### Ваше задание
Ответьте на вопросы по тексту о месяцах земледельческого года.
(а) Как назывался месяц апрель — май в Ниппурском календаре?
(б) На сколько метров выше ординара поднимался разлив в мае — июне?
(в) Сколько раз всего орошалось поле?

### Приведённый текст
※

II. В следующем месяце (апрель — май, аккад. aiiāru[m]) продолжалась уборка хлеба. На стихийно затопленных участках, с которых была отведена вода, начиналась сложная работа по подготовке «целинной» земли путем специальной пахоты. Такие участки не годились сразу для посева. С обычных же полей в этом и следующем месяце урожай сваливали в амбары (še-guru7-a im-úr-(r)a) и затем свозили на пристани и сдавали в казну (se kar-(r)a gal-(l)a). Этот месяц в Ниппурском календаре назывался gu[d]-si-sá «Месяц приведения в порядок волов». А. Салонен[571] думает о приготовлении к сельскохозяйственным работам, но до посева было еще далеко; возможно, речь идет о кастрировании молодых бычков. В ряде городов в этом месяце справлялись поминки по родичам — праздник «Принятия пищи с родичами (=предками)», ezen šes-da kú. В конце месяца начинались сильные северо-западные ветры из пустыни, и жара и сухость воздуха быстро увеличивались.
III. В мае — июне (аккад. simānu[m]) разлив достигал высшей точки, доходя до 3 м выше ординара; объем воды в реках увеличивался в 10 раз но сравнению с минимумом. Однако воду, как мы уже говорили, пытались не допустить до полей. Урожай был убран, и те, кто брал зерно в долг, расплачивались с ростовщиком. Как всюду на древнем Ближнем Востоке, при жатве колосья срезали высоко, и солома оставалась стоять высоким жнивьем (šulpu[m]); конечно, среди него было немало осыпавшегося во время жатвы зерна, и по полям кишели птицы. Поэтому это был «Месяц птицеловства», и тогда же справлялся «Праздник поедания птицы искупления» (ezen u5-bimušen kú). Велись садовые работы (поспевали огурцы, тыква). Одновременно из мокрой глины лепили кирпичи, почему этот месяц и назывался «Месяцем кирпича» (sig4-a) или «Месяцем укладывания кирпича в форму» (sig4 ù-šub-(b)a gal-(l)a — таково название в г. Умме, но там оно относилось к несколько более раннему месяцу). В Уре в этом месяце происходил «великий плач о жребии бога Нанны» (ír-gu-la gišru dNanna), а в Лагаше справлялся праздник богини Лисин, вероятно в это время разыскивавшей своего утонувшего сына.[572]
IV. В июне — июле (аккад. du'ūzu[m]) разлив идет на спад, а в более раннюю эпоху, видимо, и вовсе прекращался. На «целинных» влажных землях шла вторичная обработка земли мотыгой. На орошенных полях к этому времени появлялся естественный травяной покров, который можно было запахивать в землю как удобрение.[573] Начинались предварительные полевые работы: сначала земля глубоко перепахивалась одним плугом (maiiārī mahāsu) несколько раз, затем боронилась (šakāku), разбивались комья земли (šebēru), подготавливались борозды, а затем поле еще раз пропахивалось (erēšu) плугом-сажалкой, причем семена вносились в землю; после этого землю разравнивали и орошали в первый раз (всего поле орошалось 3–5 раз). Хотя этот месяц и назывался «Месяцем сева» (šu-numun-a; его аккадское название du'uzu — по-видимому, народное произношение имени бога Думузи-Таммуза), но основную культуру — ячмень на самом деле не сеяли. Перечисленные работы занимали все время по сентябрь. Только в Лагаше — вероятно, как дань какой-то старине — в этот месяц справлялся и «Праздник сева» (ezen šu-numun-a); в Уре же справлялись «Поминки Ниназу» (ki-sìg dNin-a-zu). Ниназу — хтонический бог, по ниппурской легенде зачатый в Преисподней божествами Энлилем и Нинлилью. Очевидно, это был праздник из цикла поминовений усопших.

※

### Исходные данные
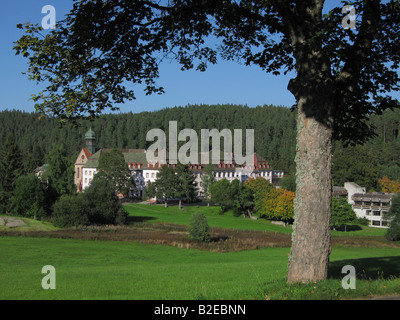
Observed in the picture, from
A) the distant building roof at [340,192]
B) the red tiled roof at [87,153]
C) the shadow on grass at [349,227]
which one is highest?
the red tiled roof at [87,153]

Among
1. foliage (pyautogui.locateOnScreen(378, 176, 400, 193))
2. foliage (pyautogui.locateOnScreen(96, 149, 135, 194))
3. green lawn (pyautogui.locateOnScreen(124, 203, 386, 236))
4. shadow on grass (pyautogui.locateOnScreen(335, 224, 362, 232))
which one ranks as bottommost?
shadow on grass (pyautogui.locateOnScreen(335, 224, 362, 232))

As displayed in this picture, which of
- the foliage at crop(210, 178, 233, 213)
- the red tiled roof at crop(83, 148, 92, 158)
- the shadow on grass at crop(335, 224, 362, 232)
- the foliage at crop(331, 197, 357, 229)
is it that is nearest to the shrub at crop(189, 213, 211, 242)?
the foliage at crop(331, 197, 357, 229)

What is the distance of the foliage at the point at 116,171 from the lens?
306ft

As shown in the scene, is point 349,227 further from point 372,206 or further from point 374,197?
point 374,197

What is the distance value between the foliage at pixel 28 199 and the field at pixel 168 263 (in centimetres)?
605

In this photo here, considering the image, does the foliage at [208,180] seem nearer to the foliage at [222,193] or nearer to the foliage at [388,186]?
the foliage at [222,193]

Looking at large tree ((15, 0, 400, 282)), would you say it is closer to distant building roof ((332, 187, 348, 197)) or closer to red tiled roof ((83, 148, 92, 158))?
distant building roof ((332, 187, 348, 197))

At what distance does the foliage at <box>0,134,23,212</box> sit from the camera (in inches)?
2544

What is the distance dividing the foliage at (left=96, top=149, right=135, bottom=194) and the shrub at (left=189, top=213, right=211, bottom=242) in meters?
48.9

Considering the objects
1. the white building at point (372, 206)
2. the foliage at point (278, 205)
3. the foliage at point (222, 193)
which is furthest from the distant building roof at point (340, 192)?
the foliage at point (222, 193)

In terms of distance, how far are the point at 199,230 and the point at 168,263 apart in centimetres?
1749

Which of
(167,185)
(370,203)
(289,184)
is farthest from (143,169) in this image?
(370,203)

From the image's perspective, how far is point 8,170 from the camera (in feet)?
228

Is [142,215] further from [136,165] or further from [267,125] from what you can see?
[267,125]
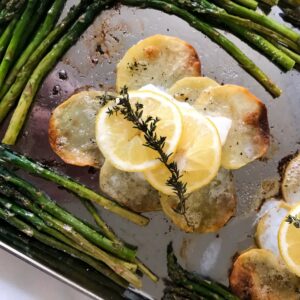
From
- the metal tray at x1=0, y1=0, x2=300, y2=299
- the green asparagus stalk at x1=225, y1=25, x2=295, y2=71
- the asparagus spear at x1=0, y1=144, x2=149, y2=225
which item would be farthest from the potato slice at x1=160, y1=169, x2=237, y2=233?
the green asparagus stalk at x1=225, y1=25, x2=295, y2=71

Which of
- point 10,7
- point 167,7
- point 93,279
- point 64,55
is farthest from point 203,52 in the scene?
point 93,279

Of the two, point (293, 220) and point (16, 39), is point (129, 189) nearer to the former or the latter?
point (293, 220)

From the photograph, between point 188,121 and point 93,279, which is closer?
point 188,121

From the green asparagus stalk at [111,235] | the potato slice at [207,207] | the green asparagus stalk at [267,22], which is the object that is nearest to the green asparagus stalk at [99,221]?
the green asparagus stalk at [111,235]

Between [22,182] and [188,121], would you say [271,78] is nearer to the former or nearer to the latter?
[188,121]

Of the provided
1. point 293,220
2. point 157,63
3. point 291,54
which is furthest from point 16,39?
point 293,220

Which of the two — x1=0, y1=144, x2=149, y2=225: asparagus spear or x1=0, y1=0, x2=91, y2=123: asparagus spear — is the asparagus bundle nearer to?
x1=0, y1=144, x2=149, y2=225: asparagus spear

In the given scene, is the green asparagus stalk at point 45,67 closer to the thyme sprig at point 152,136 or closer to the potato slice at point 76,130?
the potato slice at point 76,130
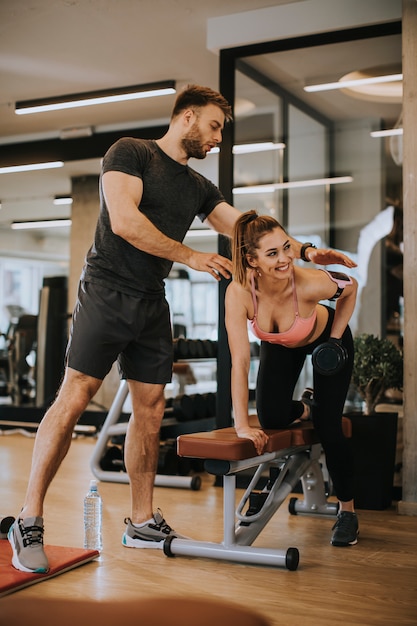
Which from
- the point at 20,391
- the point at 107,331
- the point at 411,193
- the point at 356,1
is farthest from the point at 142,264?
the point at 20,391

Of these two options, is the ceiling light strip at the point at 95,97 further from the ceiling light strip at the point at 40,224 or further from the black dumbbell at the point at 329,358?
the black dumbbell at the point at 329,358

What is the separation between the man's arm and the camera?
223 cm

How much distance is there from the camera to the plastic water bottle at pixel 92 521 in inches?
102

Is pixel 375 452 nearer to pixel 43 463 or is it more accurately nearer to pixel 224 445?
pixel 224 445

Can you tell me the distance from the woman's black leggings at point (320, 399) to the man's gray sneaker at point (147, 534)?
21.3 inches

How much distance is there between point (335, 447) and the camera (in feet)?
8.91

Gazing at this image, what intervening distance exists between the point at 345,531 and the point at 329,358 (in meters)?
0.64

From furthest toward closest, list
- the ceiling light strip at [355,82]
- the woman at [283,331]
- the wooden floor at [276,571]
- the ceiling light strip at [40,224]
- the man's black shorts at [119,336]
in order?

※

### Решение задачи
(а) «Месяц приведения в порядок волов» (gu[d]-si-sá).
(б) До 3 м.
(в) От 3 до 5 раз.